Emploi

Y a-t-il un modus operandi pour réduire le chômage au Maroc?

13 %, c’est le chiffre record du taux de chômage. Engagés dans une dynamique sociale, les élites prennent à cœur ce problème. Existe-t-il une solution miracle ?

En 2012 à Davos, une syndicaliste européenne a sorti une déclaration choc qui a été un électrochoc historique, attirant l’attention de l’élite sur la trajectoire du capitalisme. Le monde des affaires « a perdu sa boussole morale ». Alors, pour paraphraser Lénine, que faire ? « Croissance ! » crient les uns. « Innovation ! » répondent les autres. « Créativité ! » « Développement durable ! » Mais rien de tout cela ne constitue un nouveau modèle.

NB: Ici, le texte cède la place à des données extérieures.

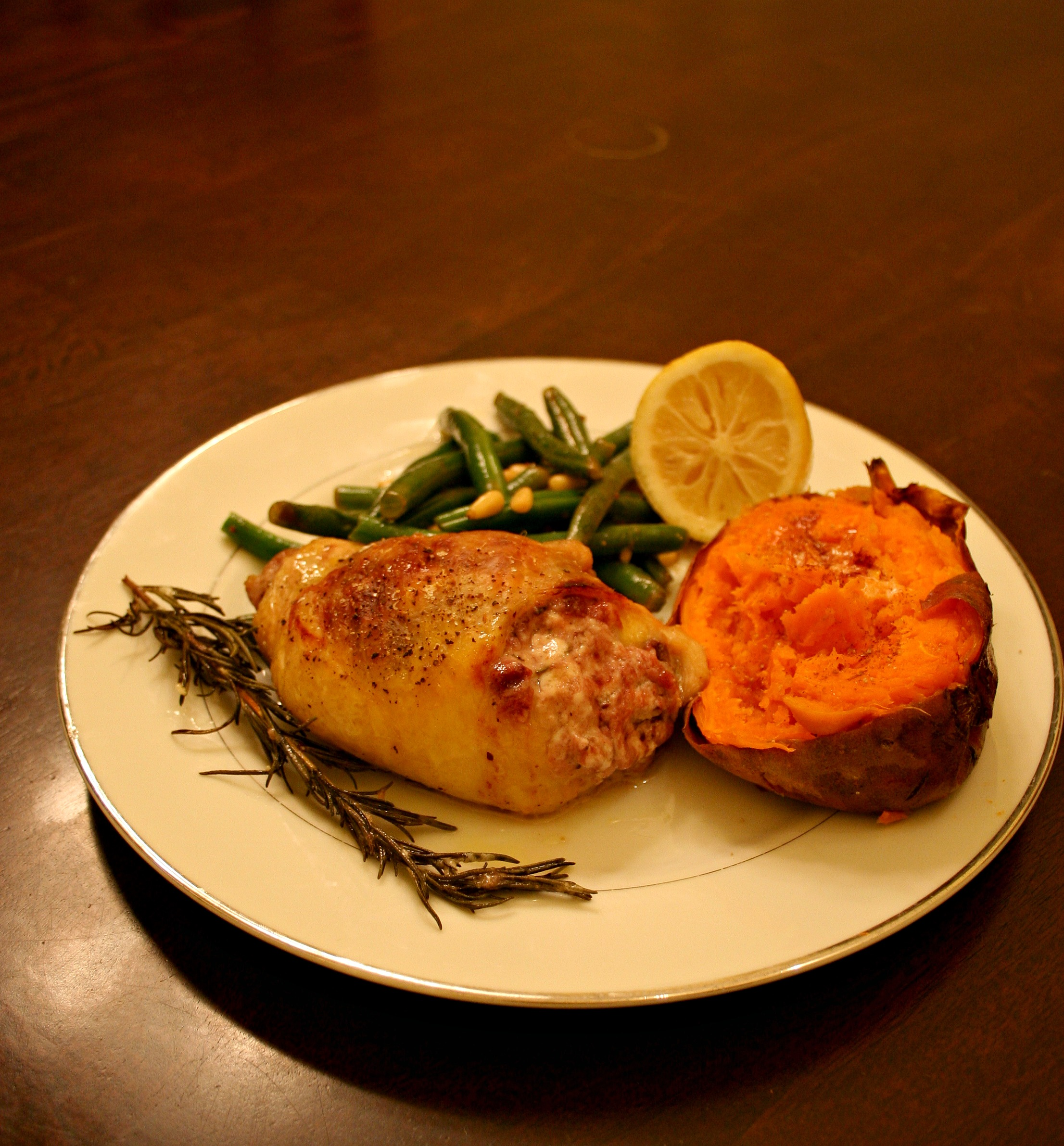 Recipe: Rosemary Goat Cheese & Cranberry Chicken Thighs ...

Dans certaines régions du monde, des alternatives émergent. Le Maroc, soucieux de ces questions ces dernières décennies, s’est démarqué avec son modèle de libéralisme à visage humain. « Le Maroc appelle de ses vœux une nouvelle mondialité, une mondialité juste, équitable, participative, bref une ‘mondialité à visage humain’ qui équilibre, intègre, réconcilie le monde avec lui-même en injectant du Sens et de la Confiance », avait déclaré Sa Majesté il y a plus d’une décennie au lendemain de la crise de 2008 dans un message adressé aux participants à la 2e « World Policy Conference ». Ce discours, pour bon nombre de praticiens, a mis en lumière le modèle du libéralisme marocain. Bien que visible, ce discours royal a permis de mettre les mots sur ce que beaucoup appellent « gouvernance à visage humain ».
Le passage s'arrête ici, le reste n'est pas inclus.